El otro maestro lo fue directamente en la Universidad de Navarra. Don Álvaro d’Ors llamaba la atención sobre las −en apariencia− incoherentes palabras del centurión que pide a Jesús la curación de su criado: «Porque también yo soy hombre sometido a obediencia, y tengo bajo mis órdenes soldados; y digo a este: “Ve”, y va; y al otro: “Ven”, y viene; y a mi siervo: “Haz esto”, y lo hace». Con el sentido dramático del buen profesor, D’Ors subrayaba la contradicción de que la razón de tanto mando en plaza fuese el sometimiento; luego, nos hacía ver que esa frase despertó la franca admiración de Jesús y, por último, nos explicaba que no era excepción, sino ley. Toda potestad nos es concedida de lo alto. Y nadie puede tener una autoridad que no nazca de la obediencia. Ni el más pequeño de los críticos literarios.
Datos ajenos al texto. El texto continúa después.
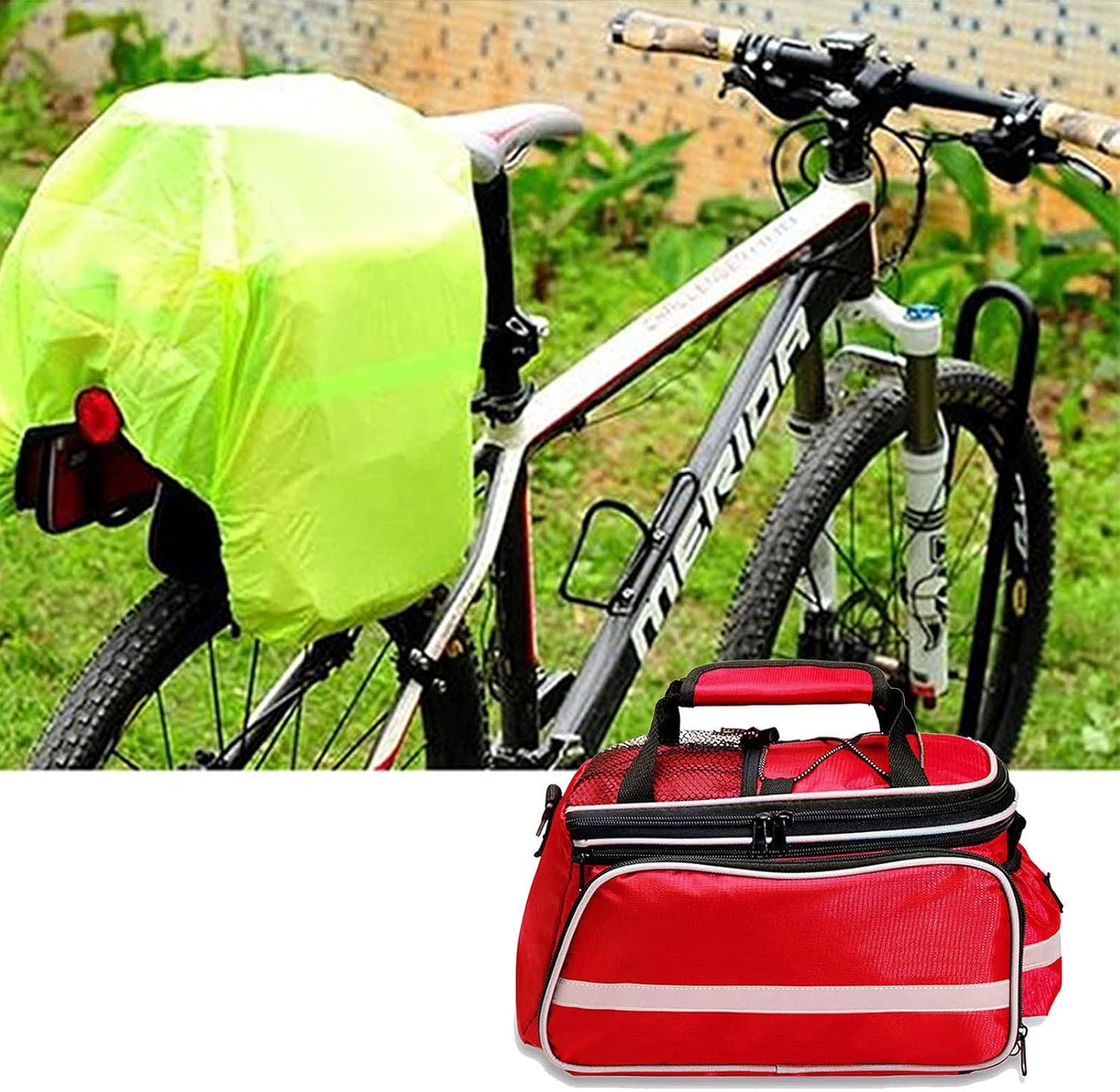 First Aid Kit Bag, Travel Emergency Pouch, Equipment Bag Supplies Waterproof Empty First Aid Bag Travel Emergency Pouch Lightweight Medicine Storage Bag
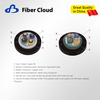 C&acirc;ble &agrave; fibre optique hybride optique et &eacute;lectrique multibrins LooseTube (GDTA et GDTS)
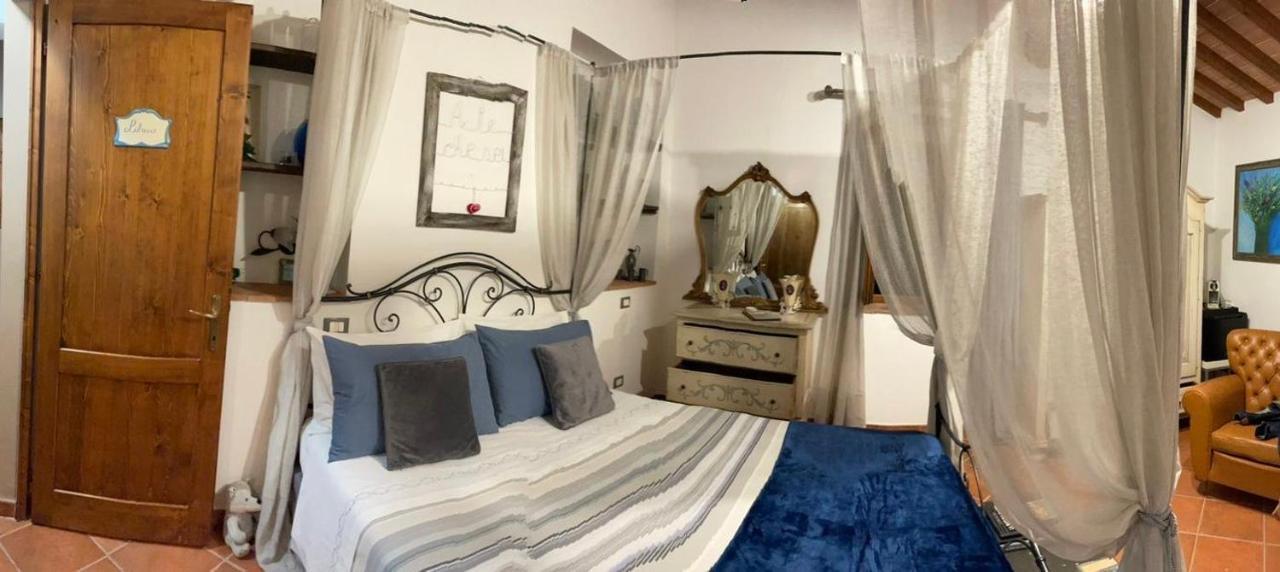 Bed And Breakfast Casale Del Sole Castellina Marittima Extérieur photo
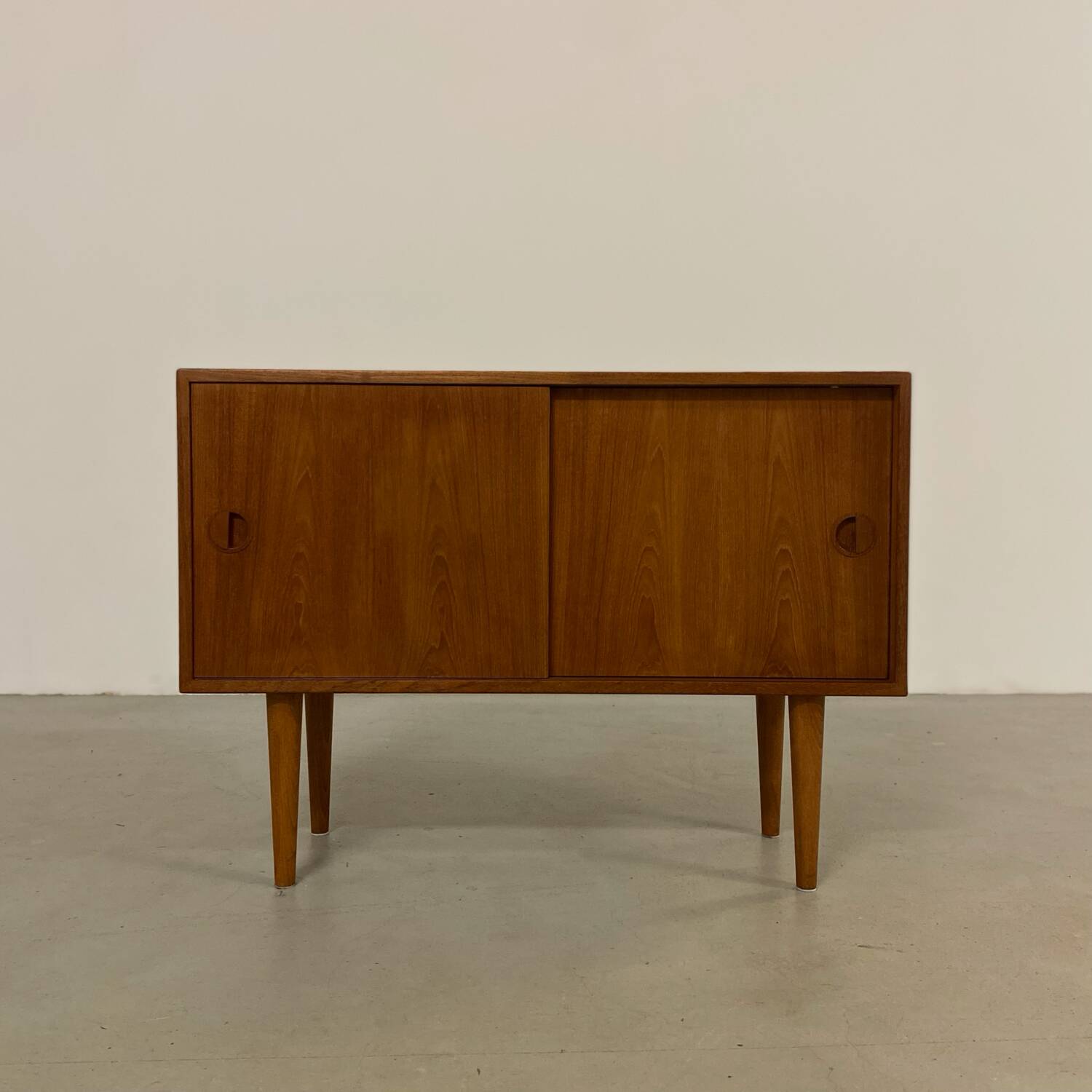 Small teak sideboard by HG Furniture 1960s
Por supuesto, se pueden fingir autoridades, falsear prestigios o forzar obediencias. Ahora bien, su recorrido será corto y abrupto. El lector −que es el crítico del crítico− puede no estar de acuerdo con una recomendación mía, pero tiene que detectar, al menos, que las razones por las que me equivoqué fueron auténticas y no espurias (incluso por buenos sentimientos). Lo mismo pasa con el sabio, con el juez, con el ejecutivo o con el político. Cuanto más poder, más responsabilidad: no solo en el sentido de responder de los propios actos, sino de hacerlo, sobre todo, previamente, a unas exigencias estrictas.
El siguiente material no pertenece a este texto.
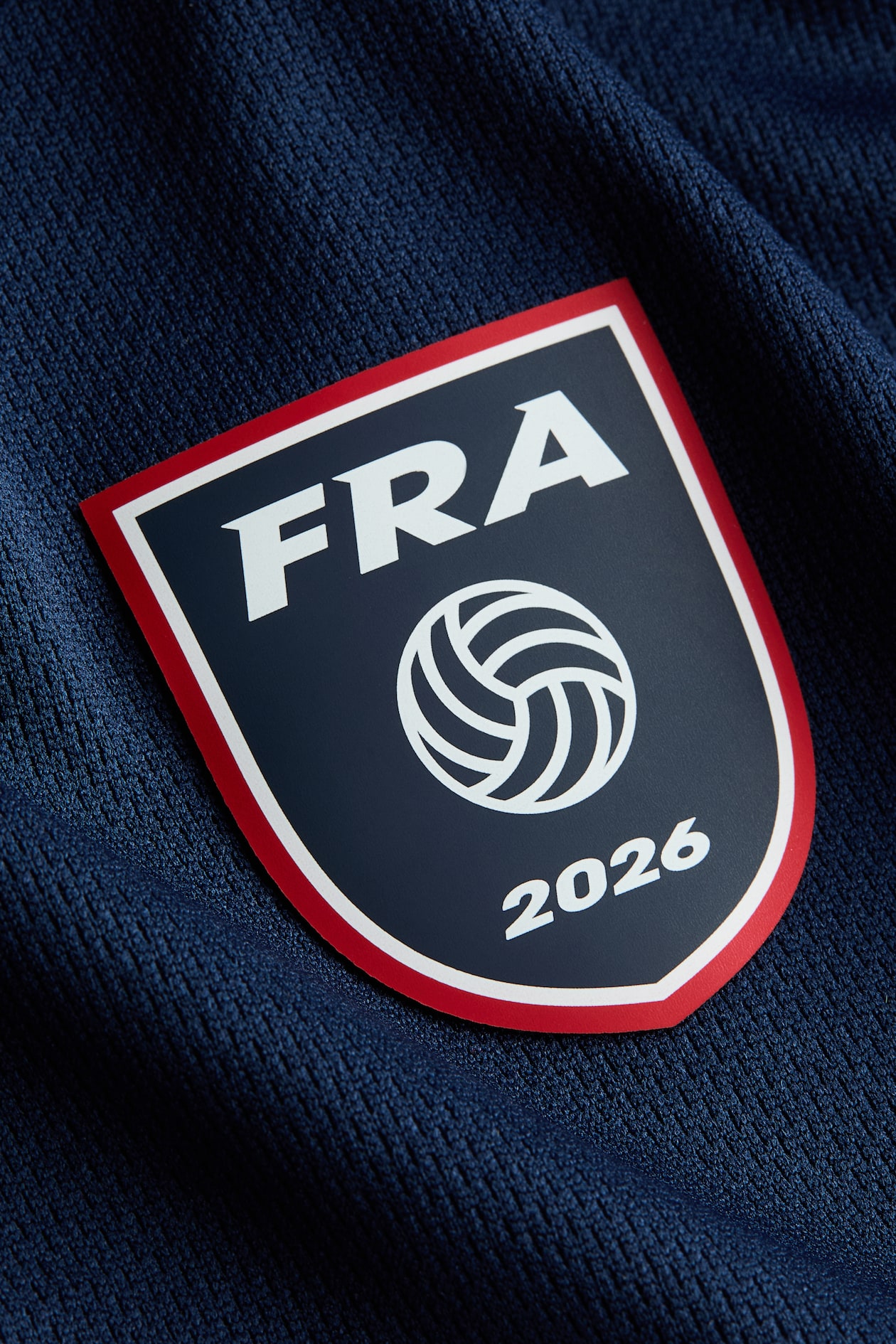 Oversized Printed Soccer Jersey with DryMove - image 2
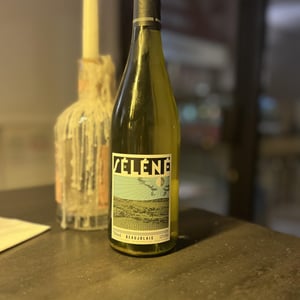 Beaujolais blanc - Séléné - sylvere-trichard -2021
El crítico literario lo experimenta en su quehacer diario, pero a los poderosos les obliga más aún y, tal vez por eso, sufren tantas tentaciones de rebelarse: ¡con lo que les ha costado llegar…!, y fue para acatar antes y mejor las leyes de la economía, de la naturaleza, de la dignidad humana, del sentido común, etcétera. Luego, será mejor obedecido cuanto más obediente sea. En la Iglesia, con su fino instinto depurado por siglos de Tradición, el sumo pontífice es «el servidor de los siervos de Cristo», lógicamente.